As you might already know, Python is a wonderful programming tool because it allows us to do virtually anything! This also means that we can create our own software. In this tutorial, we will learn to synthesize speech, get Python to read pdfs, even translate them for us, and then read them to us.

What we’re going to do here is to get Python to read us a pdf, and translate it for us. First, we’ll try to create an English audiobook. As such, the first thing we must logically do is to extract the text from the pdf. For this, we use the module known as tika. As usual, to install Tika, one conjures pip.

Tika is a module used for content detection and extraction. Once installed, we need to import the parser object.

Next, we need the from_file() method, which takes two arguments maximally. The first argument is the name of the pdf file, and the second argument is called additional, which requests the type of data wanted. Leaving the additional field blank will request everything, from metadata to content. Here, meta returns the metadata, text returns the text, and param xmlContent return the XML content.

raw = parser.from_file(‘comment.pdf’)

Once we have the data, we need to extract just the text. We do this by selecting the “content” from raw.

raw_text = raw[‘content’]

The problem with Tika is that it can crash when there are too many pages. So, let’s use another method, as well. If the PDF is short and sweet, by all means, do use Tika. However, you can also use the PyPDF2 module.

So let’s begin:

First, we open the document of interest and read from it using the open() method and the PdfFileReader() class. The open() method takes two arguments here: the first is the name of the file to be read, and the second is the mode to read in. Here, “rb” stands for read binary. The PdfFileReader class then takes on the pdf_document.

pdf_document = open(“welcome.pdf”, “rb”)


pdf_document_read = PyPDF2.PdfFileReader(pdf_document)

Then, we collect the total number of pages using the numPages method. We will do this since we will create a for loop that goes from page 1 to the last page, reading each page as it goes.

number_of_pages = pdf_document_read.numPages

We then begin a for loop to count down each page.

for page in range(1, number_of_pages):

Then, we need to get one page by using the getPage() method, and extract the text from within using the extractText() method.

one_page = pdf_document_read.getPage(page)


raw_text = one_page.extractText()

We first initialize the module using init().

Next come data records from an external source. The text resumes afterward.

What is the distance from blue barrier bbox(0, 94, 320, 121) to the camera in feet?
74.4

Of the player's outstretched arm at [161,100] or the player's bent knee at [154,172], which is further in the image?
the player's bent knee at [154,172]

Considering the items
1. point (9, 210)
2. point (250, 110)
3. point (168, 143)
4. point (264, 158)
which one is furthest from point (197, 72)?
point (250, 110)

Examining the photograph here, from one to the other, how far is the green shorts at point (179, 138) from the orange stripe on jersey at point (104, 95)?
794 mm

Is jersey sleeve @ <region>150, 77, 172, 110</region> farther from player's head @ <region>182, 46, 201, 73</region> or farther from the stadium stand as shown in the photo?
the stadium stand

We can set the voices, volume, and rate using engine.getProperty(). The setProperty() takes two values: The property to change and its value. In this case, I have set the voices to a female(voices[1].id), with maximal volume (1) and a rate of 128.

voices = engine.getProperty(‘voices’)


engine.setProperty(‘voice’, voices[1].id)

volume = engine.getProperty(‘volume’)


engine.setProperty(‘volume’, 1.0)

rate = engine.getProperty(‘rate’)


engine.setProperty(‘rate’, 128)

We then use engine.say() to synthesize speech and get the text read aloud.

engine.say(raw_text)

engine.runAndWait()

The complete code would look something like this:

import PyPDF2

pdf_document = open(“welcome.pdf”, “rb”)


pdf_document_read = PyPDF2.PdfFileReader(pdf_document)


number_of_pages = pdf_document_read.numPages

for page in range(1, number_of_pages):


    one_page = pdf_document_read.getPage(page)


    raw_text = one_page.extractText()


    import pyttsx3


    engine = pyttsx3.init()


    voices = engine.getProperty(‘voices’)


    engine.setProperty(‘voice’, voices[1].id)


    volume = engine.getProperty(‘volume’)


    engine.setProperty(‘volume’, 1.0)


    rate = engine.getProperty(‘rate’)


    engine.setProperty(‘rate’, 128)


    engine.say(raw_text)

    engine.runAndWait()

In the earlier example, we had an English text spoken out in English. Now, we’ll try to translate the text into another language and get the translated text read aloud. In cases when translating a text, the first part of the code is similar to the previous section. The code all the way up to and including the PyPDF2 code is required. However, once the for loop starts, we will change the code a bit. Here, we need to add the translation and get it to speak it in the accent of the destination language.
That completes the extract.